Of course, dominance only lasted as long as they were ignored. Whenever regional superpowers showed up, Jewish kingdoms quickly collapsed. Aristocrats were killed or taken away as hostages. When these exiles returned, they discovered left-behind peasants had "moved on up" -- and that's when Torah's creation myths were discovered in the nick of time to reassert the old pecking order. The aristocracy and hereditary priesthood were back in town, large and in charge. Uppity peasants were shuffled back to their fields of labor.
Funny thing about creation myths. Like Charlton Heston's exodus from Egypt. There's absolutely no archaeological evidence to back any of it up. It could have just as easily happened along the western coasts of Yemen and Arabia.
By the time an itinerant rabbi from Nazareth wandered onto the scene, more Jews were living outside of Palestine than in it. In other words, the infamous Diaspora had already happened. The "Holy" land, and especially Jerusalem, had already faded in importance. Only a few nationalistic zealots clung to the fantasy of an independent Jerusalem.

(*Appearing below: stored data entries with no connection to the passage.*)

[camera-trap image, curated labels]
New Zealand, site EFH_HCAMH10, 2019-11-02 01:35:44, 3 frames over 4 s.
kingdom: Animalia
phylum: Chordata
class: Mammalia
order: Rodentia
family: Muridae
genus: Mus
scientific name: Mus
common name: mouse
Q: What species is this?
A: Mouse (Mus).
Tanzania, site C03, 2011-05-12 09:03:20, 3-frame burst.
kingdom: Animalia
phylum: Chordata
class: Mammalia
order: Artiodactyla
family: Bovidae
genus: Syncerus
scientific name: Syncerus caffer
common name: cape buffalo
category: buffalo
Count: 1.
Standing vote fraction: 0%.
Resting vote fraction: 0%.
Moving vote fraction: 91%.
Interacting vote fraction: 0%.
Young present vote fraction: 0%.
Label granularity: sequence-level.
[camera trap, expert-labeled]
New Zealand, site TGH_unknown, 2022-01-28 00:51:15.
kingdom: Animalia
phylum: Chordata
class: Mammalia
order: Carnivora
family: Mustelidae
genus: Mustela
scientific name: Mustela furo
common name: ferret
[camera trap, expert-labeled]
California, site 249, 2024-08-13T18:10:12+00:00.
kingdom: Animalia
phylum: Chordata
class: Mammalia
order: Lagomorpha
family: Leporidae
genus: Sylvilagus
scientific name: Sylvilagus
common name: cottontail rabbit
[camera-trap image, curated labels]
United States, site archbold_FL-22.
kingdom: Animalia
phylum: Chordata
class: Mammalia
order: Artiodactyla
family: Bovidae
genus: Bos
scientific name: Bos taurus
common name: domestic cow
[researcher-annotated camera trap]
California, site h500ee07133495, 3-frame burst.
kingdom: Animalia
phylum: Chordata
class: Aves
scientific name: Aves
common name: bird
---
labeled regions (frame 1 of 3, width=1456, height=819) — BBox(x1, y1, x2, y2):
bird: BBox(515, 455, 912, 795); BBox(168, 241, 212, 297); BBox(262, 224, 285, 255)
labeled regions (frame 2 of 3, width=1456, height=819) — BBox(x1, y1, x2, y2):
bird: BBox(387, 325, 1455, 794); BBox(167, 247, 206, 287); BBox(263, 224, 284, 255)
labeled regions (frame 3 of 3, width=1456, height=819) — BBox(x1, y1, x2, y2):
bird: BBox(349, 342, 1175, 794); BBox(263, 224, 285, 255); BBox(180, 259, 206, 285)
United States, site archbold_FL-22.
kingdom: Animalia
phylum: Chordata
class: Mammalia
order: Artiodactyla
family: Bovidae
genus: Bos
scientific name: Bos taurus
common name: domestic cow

Apocalyptic preachery popularized the notion that the Roman Empire completely emptied Palestine in 70 A.D., leaving it desolate for the next thousand years. Modern historians revisiting logistical requirements for wholesale ethnic cleansing have concluded that theory is ludicrous. Major cities like Jerusalem were indeed devastated, but rural villages and farmlands were not.
Which means that today's Palestinians are direct descendants of those same Jews and pagans and pilgrims and assorted mystics who lived in Palestine while Jesus was among them. A few clung to their Judaism, but most became Christians and, later, Muslims.
Early Zionist thinkers were well aware of this. Yitzhak Ben Zvi, who became president of Israel, and David Ben Gurion, its first prime minister, both stated (long before 1948) that the peasants of Palestine were descendants of the inhabitants of ancient Judea.
So maybe Ilhan Omar and Rashida Tlaib are right after all. And maybe Jeanine Pirro really is a dangerous idiot. Read Gary Burge's book, "Jesus and the Land: The New Testament Challenge to 'Holy Land' Theology." But consider yourselves warned -- the bedrock of your fundamentalism is an illusion. It can turn to quicksand when exposed to truth.